Карлосъ почувствовалъ облегченіе, когда ему пришлось сказать, что заболѣлъ малютка его кузины.-- Вы сдѣлаете для насъ большое одолженіе,-- прибавилъ онъ,-- если придете теперь-же. Донна Инеса очень тревожится.
Докторъ выразилъ согласіе и, обращаясь къ своему товарищу, съ почтительнымъ видомъ извинился, что ему придется оставить его.
-- Требованіе о помощи больному ребенку стоитъ прежде всего,-- сказалъ незнакомецъ.-- Идите докторъ, и да благословитъ Богъ ваше искусство.

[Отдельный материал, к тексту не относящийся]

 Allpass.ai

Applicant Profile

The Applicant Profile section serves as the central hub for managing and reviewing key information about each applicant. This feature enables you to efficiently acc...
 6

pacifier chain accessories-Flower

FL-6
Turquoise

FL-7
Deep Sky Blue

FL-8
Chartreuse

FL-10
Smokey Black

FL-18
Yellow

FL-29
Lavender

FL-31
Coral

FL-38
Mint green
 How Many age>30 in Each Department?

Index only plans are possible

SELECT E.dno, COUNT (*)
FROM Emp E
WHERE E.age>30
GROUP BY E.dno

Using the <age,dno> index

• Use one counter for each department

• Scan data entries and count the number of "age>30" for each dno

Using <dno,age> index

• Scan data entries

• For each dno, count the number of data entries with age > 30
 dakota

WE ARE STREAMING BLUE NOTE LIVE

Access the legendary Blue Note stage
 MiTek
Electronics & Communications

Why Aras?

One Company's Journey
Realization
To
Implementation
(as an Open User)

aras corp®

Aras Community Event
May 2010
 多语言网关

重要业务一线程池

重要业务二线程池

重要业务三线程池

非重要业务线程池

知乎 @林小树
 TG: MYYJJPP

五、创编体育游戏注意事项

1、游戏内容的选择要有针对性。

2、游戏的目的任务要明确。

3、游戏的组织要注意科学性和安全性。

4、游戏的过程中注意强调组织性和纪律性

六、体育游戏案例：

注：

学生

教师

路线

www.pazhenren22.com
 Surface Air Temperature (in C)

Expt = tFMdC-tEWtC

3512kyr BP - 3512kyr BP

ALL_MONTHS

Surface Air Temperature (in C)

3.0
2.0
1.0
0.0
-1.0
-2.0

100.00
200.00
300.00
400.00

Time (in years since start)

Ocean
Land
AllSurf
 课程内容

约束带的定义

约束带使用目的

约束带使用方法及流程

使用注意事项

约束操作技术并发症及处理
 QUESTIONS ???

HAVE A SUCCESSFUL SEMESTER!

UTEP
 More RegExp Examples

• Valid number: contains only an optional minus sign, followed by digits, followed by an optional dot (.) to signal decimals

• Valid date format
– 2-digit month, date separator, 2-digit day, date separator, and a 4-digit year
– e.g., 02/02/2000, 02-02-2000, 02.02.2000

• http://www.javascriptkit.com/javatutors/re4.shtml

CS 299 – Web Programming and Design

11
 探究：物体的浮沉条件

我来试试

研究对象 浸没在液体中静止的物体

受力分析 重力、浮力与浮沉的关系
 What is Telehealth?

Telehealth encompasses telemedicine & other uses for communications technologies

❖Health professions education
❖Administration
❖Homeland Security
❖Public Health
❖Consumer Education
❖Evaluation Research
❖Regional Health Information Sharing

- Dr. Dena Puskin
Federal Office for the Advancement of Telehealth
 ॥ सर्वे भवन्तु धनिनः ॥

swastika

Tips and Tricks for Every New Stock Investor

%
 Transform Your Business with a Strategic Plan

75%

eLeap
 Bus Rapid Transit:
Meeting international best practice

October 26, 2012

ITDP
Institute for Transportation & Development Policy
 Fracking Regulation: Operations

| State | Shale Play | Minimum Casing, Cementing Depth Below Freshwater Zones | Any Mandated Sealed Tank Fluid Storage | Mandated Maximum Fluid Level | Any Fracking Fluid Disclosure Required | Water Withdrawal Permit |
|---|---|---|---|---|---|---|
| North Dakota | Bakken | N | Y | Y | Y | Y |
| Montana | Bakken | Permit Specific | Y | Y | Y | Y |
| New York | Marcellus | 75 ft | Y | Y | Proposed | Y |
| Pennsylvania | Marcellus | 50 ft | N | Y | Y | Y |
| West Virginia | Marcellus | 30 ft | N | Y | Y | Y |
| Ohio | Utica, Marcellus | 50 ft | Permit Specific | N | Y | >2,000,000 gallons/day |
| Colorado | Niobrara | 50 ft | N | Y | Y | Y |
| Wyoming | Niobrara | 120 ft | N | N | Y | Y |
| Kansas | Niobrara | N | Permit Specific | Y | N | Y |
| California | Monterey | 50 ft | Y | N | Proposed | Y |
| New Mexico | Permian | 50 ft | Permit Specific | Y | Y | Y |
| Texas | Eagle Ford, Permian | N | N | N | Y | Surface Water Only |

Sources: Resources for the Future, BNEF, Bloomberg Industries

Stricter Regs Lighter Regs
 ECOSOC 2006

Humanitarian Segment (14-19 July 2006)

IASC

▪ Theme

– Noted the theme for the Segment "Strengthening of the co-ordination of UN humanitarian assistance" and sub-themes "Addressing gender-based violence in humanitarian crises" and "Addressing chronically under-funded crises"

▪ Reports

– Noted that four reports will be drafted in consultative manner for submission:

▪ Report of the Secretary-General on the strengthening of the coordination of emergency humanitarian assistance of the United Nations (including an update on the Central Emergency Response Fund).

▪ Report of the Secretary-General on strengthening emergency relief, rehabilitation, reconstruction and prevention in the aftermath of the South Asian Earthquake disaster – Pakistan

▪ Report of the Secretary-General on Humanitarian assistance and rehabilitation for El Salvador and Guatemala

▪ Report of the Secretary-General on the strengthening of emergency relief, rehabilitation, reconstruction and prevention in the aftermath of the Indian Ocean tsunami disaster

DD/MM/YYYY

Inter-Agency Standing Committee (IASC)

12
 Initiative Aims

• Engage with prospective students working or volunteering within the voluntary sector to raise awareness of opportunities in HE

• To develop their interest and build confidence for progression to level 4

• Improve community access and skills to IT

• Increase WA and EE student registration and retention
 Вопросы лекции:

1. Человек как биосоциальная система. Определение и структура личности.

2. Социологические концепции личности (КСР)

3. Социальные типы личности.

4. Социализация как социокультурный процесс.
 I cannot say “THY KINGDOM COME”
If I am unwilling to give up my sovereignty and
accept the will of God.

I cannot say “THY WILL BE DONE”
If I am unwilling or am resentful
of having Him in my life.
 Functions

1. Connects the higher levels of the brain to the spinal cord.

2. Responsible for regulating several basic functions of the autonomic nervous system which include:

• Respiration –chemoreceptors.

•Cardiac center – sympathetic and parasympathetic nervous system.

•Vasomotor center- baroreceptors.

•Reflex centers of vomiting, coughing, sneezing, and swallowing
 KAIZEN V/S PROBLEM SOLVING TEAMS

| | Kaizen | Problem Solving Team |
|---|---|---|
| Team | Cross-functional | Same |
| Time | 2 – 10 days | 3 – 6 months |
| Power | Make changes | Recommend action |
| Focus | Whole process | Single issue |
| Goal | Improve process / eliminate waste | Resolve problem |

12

Карлосъ былъ пораженъ благородствомъ манеры незнакомца, въ свою очередь заинтересовавшагося участіемъ юноши къ больному ребенку. Но обмѣнявшись мимолетнымъ взглядомъ, они разошлись, нисколько не подозрѣвая, что имъ еще придется встрѣтиться.
Имя его отца, произнесенное при такихъ обстоятельствахъ, возбудило какое-то безотчетное безпокойство въ сердцѣ Карлоса. Онъ зналъ уже довольно для того, чтобы пошатнулась его дѣтская вѣра въ безупречную добродѣтель его отца. Что еслибъ оказалось, что судьба его таинственно связана съ этимъ осужденнымъ еретикомъ? Вѣдь черное искусство магіи было не такъ далеко отъ алхиміи. Онъ слышалъ, что его отецъ иногда занимался ею, хотя и не изучалъ ее серьезно. Иногда въ головѣ его и пробѣгала мысль, что "найденное Эль-Дорадо" было именно философскимъ камнемъ. Но въ этотъ періодъ его жизни личное чувство было такъ сильно пробуждено въ Карлосѣ, что незамѣтно для него поглощало все другое. И въ глубинѣ его сердца также возникло страстное желаніе, чтобы тайна, открытая отцомъ, сдѣлалась его достояніемъ.
Напрасная мечта! То золото, которое онъ жаждалъ и которое было ему нужно, ему пришлось добыть не изъ такой отдаленной страны, какъ Эль-Дорадо, и безъ помощи философскаго камня.